Background and Purpose—Intravascular delivery of neural stem cells (NSCs) after stroke has been limited by the low efficiency of transendothelial migration. Vascular cell adhesion molecule-1 is an endothelial adhesion molecule known to be upregulated early after stroke and is responsible for the firm adhesion of inflammatory cells expressing the surface integrin, CD49d. We hypothesize that enriching for NSCs that express CD49d and injecting them into the carotid artery would improve targeted cell delivery to the injured brain.
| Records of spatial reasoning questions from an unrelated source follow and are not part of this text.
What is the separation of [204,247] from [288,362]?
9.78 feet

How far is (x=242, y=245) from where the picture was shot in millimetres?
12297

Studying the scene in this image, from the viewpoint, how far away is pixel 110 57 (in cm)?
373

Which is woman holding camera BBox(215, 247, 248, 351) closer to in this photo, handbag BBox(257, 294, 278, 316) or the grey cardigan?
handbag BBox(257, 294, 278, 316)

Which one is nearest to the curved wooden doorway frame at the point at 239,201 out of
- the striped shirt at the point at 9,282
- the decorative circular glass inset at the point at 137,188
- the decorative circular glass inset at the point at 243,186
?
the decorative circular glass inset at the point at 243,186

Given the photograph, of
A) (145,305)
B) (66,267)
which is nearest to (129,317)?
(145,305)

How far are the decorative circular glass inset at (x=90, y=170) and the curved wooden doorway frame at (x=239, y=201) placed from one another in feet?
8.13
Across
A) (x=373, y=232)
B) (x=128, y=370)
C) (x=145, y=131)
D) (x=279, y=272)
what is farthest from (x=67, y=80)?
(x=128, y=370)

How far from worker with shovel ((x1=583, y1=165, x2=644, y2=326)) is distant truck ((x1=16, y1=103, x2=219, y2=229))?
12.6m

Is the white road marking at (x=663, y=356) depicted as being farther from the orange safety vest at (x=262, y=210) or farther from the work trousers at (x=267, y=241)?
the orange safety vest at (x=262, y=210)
Methods—Mouse NSCs were analyzed for the expression of CD49d by fluorescence activated cell sorting. A CD49d-enriched (CD49d⁺) (>95%) and -depleted (CD49d^–; <5%) NSC population was obtained by cell sorting. C57/Bl6 mice underwent left-sided hypoxia–ischemia surgery and were assigned to receive 3x10⁵ CD49d⁺, CD49d^– NSCs, or vehicle injection into the left common carotid artery 48 hours after stroke. Behavioral recovery was measured using a rotarod for 2 weeks after cell injection.

Results—Fluorescence activated cell sorting analysis revealed 25% CD49d⁺ NSCs. In a static adhesion assay, NSCs adhered to vascular cell adhesion molecule-1 in a dose-dependent manner. Significantly more NSCs were found in the cortex, the hippocampus, and the subventricular zone in the ischemic hemisphere in animals receiving CD49d⁺ NSCs as compared with CD49d^– NSCs (P<0.05). Animals treated with CD49d⁺ cells showed a significantly better behavioral recovery as compared with CD49d^– and vehicle-treated animals.

Conclusions—We show that enrichment of NSCs by fluorescence activated cell sorting for the surface integrin, CD49d, and intracarotid delivery promotes cell homing to the area of stroke in mice and improves behavioral recovery.